TASK DETAILS
Return all of the data exactly, with nothing left out but the pictures.

Stored records
○ ○ ○ ○ ○
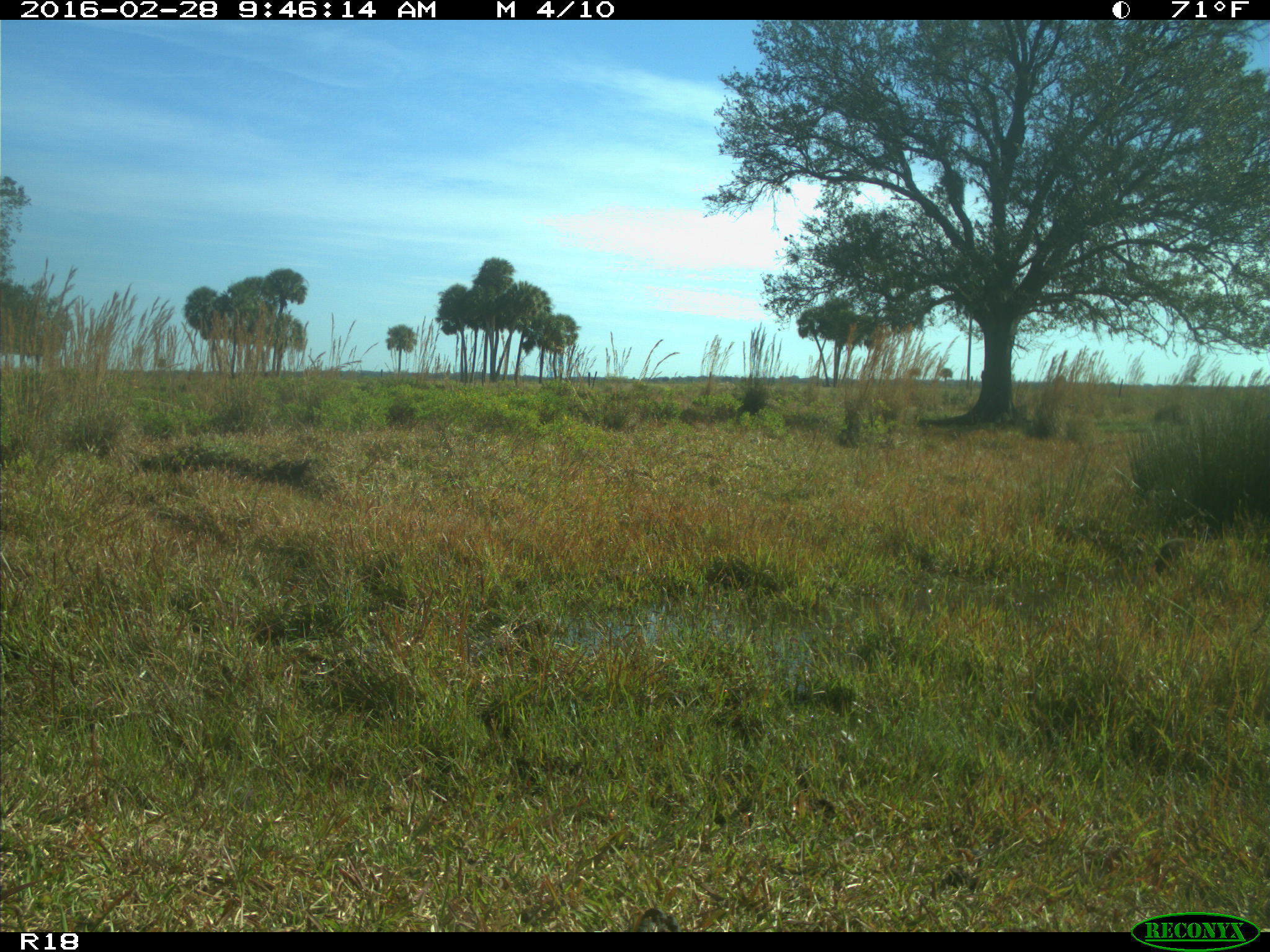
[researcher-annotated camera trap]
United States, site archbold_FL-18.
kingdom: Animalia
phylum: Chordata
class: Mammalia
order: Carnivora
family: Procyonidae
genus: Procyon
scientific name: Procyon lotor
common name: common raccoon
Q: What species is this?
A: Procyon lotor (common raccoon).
○ ○ ○ ○ ○
TASK SOLUTION
[researcher-annotated camera trap]
United States, site archbold_FL-18.
kingdom: Animalia
phylum: Chordata
class: Mammalia
order: Carnivora
family: Procyonidae
genus: Procyon
scientific name: Procyon lotor
common name: common raccoon
Q: What species is this?
A: Procyon lotor (common raccoon).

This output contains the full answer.